▶ The exercise
Which lines in the data below contain the word "stand"? Pull out each of those lines and copy it in full.

━━━

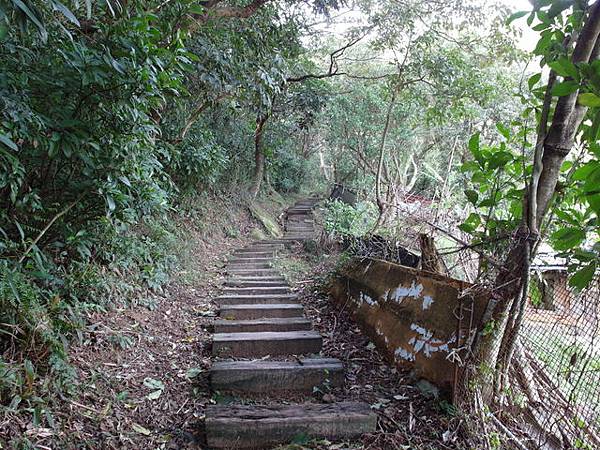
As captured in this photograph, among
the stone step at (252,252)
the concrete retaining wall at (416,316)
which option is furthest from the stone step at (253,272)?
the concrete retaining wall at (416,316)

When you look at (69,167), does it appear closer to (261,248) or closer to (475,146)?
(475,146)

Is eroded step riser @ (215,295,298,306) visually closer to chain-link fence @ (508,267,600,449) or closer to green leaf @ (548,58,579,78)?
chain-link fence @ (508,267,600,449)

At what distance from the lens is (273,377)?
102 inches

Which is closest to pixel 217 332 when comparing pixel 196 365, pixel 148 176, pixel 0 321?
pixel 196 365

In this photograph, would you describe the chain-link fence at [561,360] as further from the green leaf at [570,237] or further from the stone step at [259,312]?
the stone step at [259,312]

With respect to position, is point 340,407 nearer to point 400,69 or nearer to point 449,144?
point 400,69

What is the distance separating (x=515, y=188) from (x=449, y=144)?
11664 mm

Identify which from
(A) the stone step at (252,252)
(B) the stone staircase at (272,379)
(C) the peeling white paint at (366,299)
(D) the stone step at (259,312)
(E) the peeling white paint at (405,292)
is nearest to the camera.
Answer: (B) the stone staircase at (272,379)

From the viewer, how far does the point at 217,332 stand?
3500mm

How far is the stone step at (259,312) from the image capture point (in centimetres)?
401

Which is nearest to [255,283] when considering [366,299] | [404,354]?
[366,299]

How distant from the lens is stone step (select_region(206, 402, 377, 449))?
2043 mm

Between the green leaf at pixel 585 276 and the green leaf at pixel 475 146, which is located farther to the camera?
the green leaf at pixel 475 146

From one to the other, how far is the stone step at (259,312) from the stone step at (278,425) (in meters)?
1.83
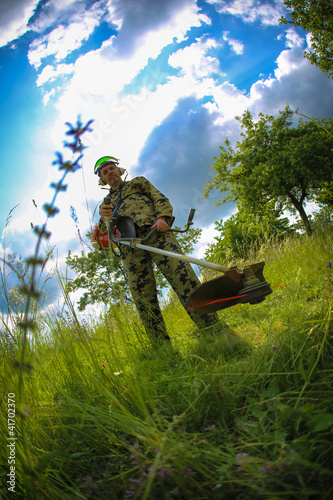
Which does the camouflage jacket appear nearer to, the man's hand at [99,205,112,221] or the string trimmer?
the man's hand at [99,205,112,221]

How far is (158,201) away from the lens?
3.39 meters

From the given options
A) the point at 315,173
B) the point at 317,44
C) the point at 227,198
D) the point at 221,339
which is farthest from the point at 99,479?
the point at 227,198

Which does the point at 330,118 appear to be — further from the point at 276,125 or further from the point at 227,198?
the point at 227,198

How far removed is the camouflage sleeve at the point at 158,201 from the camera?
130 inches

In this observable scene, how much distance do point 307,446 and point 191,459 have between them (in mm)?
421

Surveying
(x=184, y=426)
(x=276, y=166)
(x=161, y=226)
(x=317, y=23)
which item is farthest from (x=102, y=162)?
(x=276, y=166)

━━━

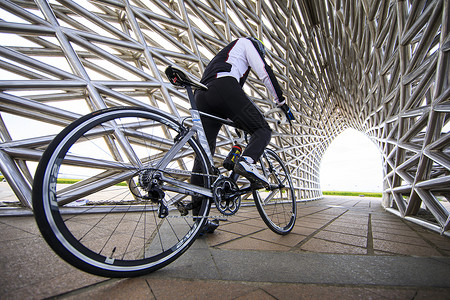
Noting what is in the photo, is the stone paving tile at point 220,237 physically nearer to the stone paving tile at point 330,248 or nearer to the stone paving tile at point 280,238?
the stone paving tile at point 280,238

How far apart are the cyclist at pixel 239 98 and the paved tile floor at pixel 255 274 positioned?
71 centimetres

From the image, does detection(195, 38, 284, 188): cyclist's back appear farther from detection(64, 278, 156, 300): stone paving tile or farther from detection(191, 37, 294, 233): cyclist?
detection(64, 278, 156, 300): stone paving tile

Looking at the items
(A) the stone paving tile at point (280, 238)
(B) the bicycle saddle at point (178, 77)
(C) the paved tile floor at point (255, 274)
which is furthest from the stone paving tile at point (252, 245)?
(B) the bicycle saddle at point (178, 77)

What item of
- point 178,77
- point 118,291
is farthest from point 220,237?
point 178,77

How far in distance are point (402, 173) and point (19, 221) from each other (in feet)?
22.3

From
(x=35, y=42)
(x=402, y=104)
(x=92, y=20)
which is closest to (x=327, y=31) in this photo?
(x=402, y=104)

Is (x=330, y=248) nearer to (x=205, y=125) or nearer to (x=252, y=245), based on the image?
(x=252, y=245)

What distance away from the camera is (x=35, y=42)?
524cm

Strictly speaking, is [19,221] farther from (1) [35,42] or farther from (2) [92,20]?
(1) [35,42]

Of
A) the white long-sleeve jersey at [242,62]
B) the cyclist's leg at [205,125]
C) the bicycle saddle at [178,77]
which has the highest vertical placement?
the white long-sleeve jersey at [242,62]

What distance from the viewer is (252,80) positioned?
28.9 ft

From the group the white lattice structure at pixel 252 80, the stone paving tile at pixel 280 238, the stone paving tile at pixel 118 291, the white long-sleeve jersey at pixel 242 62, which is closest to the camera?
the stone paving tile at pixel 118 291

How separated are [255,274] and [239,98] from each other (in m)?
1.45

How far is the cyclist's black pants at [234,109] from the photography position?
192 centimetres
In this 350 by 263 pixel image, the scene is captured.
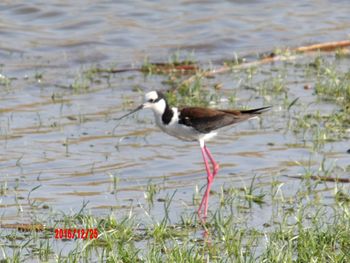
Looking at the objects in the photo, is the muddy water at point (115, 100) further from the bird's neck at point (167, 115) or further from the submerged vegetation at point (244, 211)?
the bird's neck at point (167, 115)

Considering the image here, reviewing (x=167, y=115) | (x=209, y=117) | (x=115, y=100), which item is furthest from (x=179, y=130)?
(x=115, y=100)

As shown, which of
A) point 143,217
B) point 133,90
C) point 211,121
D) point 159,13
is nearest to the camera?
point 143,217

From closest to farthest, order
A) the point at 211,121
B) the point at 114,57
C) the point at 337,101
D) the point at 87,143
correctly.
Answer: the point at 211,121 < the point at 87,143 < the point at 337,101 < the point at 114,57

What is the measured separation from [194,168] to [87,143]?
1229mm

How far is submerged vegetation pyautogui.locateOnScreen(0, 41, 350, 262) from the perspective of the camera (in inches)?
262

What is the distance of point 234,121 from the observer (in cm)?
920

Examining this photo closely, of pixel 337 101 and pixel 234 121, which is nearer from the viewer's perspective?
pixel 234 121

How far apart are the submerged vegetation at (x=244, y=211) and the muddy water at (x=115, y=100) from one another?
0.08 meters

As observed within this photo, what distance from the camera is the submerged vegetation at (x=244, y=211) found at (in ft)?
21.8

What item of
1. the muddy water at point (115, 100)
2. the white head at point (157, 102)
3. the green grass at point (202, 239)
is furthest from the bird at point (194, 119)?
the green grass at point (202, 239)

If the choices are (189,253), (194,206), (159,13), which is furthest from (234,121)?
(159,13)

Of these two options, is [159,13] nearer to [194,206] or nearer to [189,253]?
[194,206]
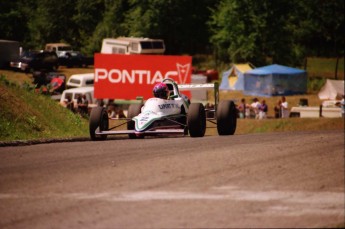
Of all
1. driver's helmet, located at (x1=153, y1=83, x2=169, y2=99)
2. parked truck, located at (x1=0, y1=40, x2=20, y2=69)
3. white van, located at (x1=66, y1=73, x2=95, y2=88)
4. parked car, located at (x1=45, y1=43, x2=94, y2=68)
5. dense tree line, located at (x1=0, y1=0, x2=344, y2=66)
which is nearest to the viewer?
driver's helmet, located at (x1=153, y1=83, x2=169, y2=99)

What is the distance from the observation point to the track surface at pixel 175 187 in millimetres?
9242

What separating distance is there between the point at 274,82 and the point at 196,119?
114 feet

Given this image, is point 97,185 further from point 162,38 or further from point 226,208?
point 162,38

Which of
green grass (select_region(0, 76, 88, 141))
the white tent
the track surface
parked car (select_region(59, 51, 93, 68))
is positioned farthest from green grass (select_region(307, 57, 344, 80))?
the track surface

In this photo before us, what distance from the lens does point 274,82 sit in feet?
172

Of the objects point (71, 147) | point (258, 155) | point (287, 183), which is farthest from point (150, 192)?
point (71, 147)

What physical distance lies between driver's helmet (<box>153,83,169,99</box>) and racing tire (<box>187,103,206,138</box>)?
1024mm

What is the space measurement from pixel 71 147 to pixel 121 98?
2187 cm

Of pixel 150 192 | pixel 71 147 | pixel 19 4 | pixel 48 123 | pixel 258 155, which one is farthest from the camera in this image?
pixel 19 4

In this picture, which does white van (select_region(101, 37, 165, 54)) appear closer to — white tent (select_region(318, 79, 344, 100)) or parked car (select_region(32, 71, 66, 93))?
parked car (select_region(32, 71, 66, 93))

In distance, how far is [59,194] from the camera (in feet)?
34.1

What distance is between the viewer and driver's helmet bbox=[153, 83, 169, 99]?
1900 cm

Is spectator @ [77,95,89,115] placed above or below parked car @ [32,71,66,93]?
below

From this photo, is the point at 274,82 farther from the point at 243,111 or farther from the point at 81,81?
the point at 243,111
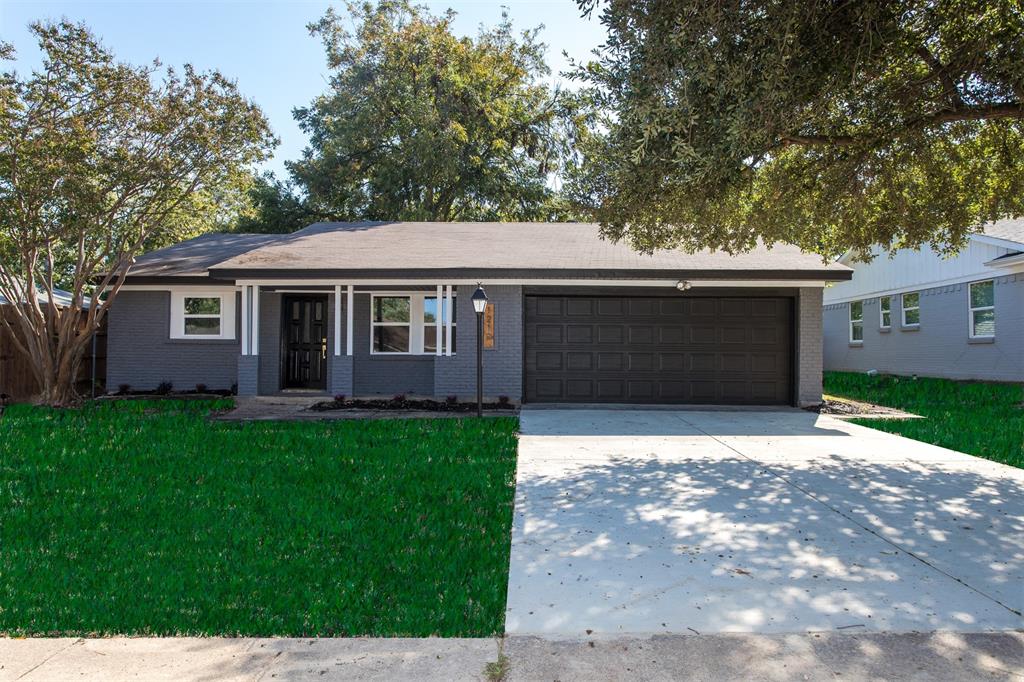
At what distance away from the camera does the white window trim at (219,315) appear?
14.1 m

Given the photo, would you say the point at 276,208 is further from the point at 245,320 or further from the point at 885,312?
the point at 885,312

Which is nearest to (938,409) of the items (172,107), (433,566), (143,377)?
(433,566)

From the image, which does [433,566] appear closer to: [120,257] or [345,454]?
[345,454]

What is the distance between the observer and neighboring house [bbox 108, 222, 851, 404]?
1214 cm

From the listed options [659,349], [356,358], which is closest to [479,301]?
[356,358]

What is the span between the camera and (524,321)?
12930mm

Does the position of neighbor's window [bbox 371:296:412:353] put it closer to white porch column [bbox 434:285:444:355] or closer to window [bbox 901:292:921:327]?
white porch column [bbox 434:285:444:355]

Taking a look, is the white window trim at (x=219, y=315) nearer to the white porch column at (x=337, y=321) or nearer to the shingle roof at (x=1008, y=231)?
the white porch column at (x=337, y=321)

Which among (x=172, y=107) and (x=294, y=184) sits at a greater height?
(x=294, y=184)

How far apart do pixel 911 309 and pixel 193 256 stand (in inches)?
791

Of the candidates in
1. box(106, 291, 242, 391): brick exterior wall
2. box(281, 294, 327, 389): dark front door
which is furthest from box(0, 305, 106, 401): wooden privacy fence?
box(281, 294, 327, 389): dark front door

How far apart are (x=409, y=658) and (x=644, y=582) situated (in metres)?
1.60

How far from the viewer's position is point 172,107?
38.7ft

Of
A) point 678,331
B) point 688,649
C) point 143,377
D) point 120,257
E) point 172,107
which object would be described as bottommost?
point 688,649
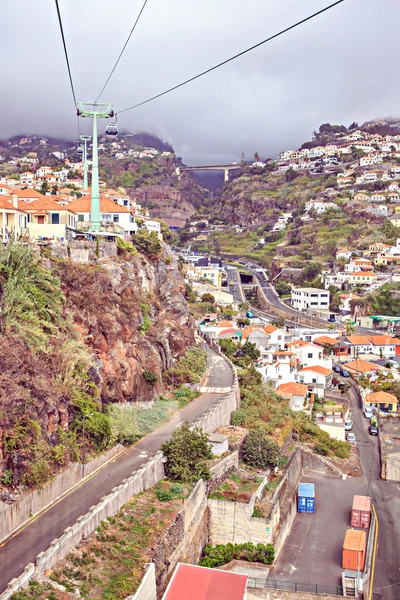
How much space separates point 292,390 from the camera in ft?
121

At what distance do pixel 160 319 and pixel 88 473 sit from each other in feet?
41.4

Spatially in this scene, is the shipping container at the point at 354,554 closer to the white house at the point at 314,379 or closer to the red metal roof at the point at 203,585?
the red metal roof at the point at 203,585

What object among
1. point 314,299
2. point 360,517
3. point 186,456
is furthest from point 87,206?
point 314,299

━━━

▶ Completed task
From the viewer, how far does the point at 217,332 stand?
How far apart do pixel 911 309 and pixel 193 256 stand (in inches)?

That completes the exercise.